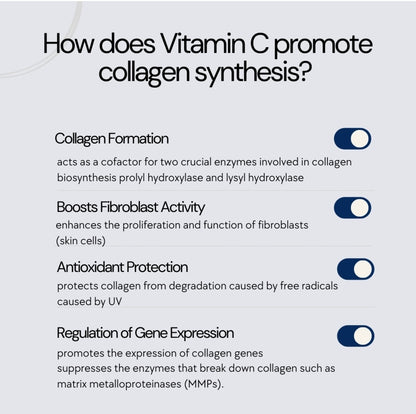 How does Vitamin C promote collagen synthesis?

Collagen Formation

acts as a cofactor for two crucial enzymes involved in collagen biosynthesis prolyl hydroxylase and lysyl hydroxylase

Boosts Fibroblast Activity

enhances the proliferation and function of fibroblasts (skin cells)

Antioxidant Protection

protects collagen from degradation caused by free radicals caused by UV

Regulation of Gene Expression

promotes the expression of collagen genes
suppresses the enzymes that break down collagen such as matrix metalloproteinases (MMPs).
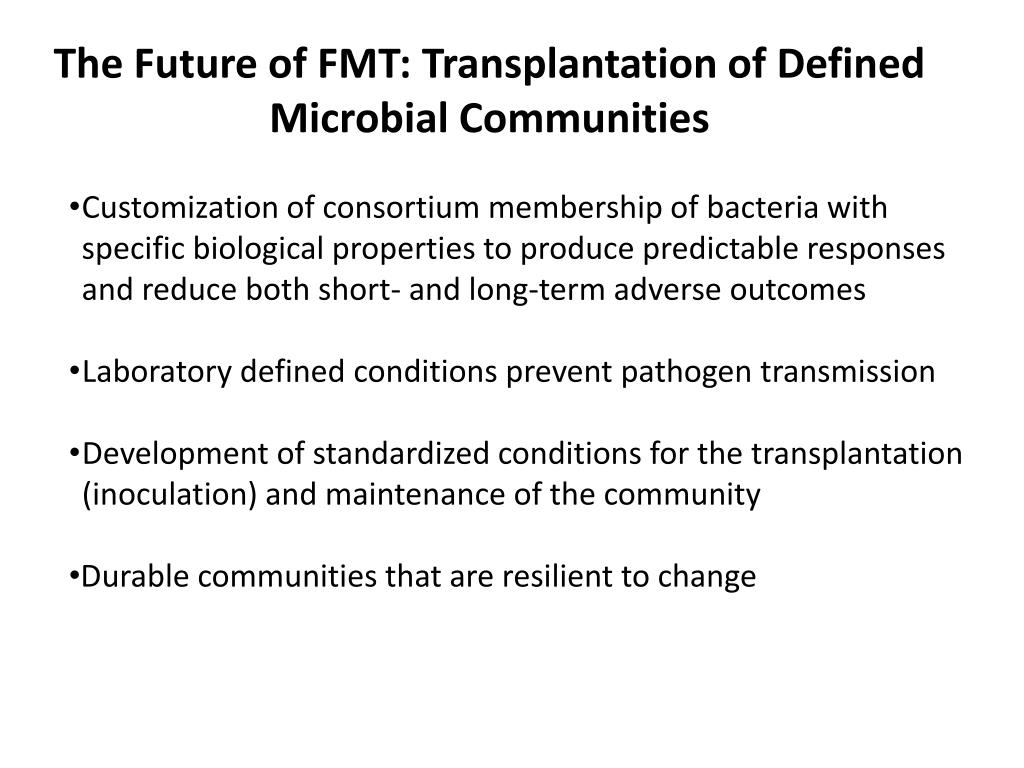 The Future of FMT: Transplantation of Defined Microbial Communities

•Customization of consortium membership of bacteria with specific biological properties to produce predictable responses and reduce both short- and long-term adverse outcomes

•Laboratory defined conditions prevent pathogen transmission

•Development of standardized conditions for the transplantation (inoculation) and maintenance of the community

•Durable communities that are resilient to change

WHAT TO WORK ON: The expected output is the lines above from the one containing "suppresses the enzymes" to the one containing "long-term adverse outcomes", both ends included, reproduced exactly with every picture left out.

RESPONSE AREA:
suppresses the enzymes that break down collagen such as matrix metalloproteinases (MMPs).
 The Future of FMT: Transplantation of Defined Microbial Communities

•Customization of consortium membership of bacteria with specific biological properties to produce predictable responses and reduce both short- and long-term adverse outcomes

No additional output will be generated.